* **Given records**
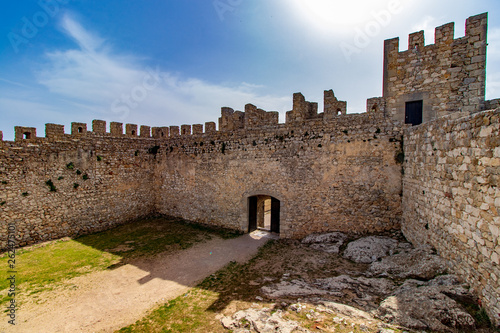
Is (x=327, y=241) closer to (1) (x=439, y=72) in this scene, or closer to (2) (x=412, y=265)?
(2) (x=412, y=265)

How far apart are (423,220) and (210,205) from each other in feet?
31.4

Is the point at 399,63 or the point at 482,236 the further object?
the point at 399,63

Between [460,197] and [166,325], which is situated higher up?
[460,197]

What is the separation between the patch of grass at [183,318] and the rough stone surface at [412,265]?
4.62 metres

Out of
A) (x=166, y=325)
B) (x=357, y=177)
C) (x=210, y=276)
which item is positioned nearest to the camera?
(x=166, y=325)

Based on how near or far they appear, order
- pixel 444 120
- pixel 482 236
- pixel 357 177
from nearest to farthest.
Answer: pixel 482 236 → pixel 444 120 → pixel 357 177

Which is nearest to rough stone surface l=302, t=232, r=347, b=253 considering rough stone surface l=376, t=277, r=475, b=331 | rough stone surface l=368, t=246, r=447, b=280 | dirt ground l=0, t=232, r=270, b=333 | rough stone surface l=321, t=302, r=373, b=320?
rough stone surface l=368, t=246, r=447, b=280

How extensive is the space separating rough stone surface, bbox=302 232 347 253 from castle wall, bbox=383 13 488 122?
509 centimetres

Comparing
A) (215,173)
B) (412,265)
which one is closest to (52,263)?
(215,173)

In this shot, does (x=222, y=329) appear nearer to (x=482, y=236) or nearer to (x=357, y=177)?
(x=482, y=236)

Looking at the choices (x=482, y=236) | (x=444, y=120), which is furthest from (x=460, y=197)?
(x=444, y=120)

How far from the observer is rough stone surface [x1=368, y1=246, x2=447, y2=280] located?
18.3 feet

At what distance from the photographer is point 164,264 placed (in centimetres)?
845

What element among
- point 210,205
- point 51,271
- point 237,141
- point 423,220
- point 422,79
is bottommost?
point 51,271
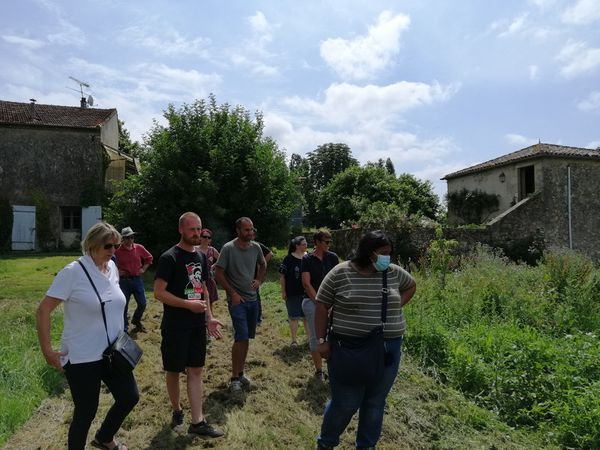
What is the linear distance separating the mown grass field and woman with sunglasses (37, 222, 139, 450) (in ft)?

* **Requirements**
Rewrite the records from the line with "At what distance" through the end as a Markdown table with the columns Number and Entry. Skip blank lines and leave out the pictures.

* **Exercise response**
| Number | Entry |
|---|---|
| 1 | At what distance from the photographer is point 164,264 placed (in centimetres)? |
| 2 | 845 |
| 3 | What element among |
| 4 | - point 210,205 |
| 5 | - point 51,271 |
| 6 | - point 237,141 |
| 7 | - point 423,220 |
| 8 | - point 422,79 |
| 9 | is bottommost? |
| 10 | point 51,271 |
| 11 | What is the linear distance separating the mown grass field and woman with sunglasses (37, 222, 139, 450) (in ft)? |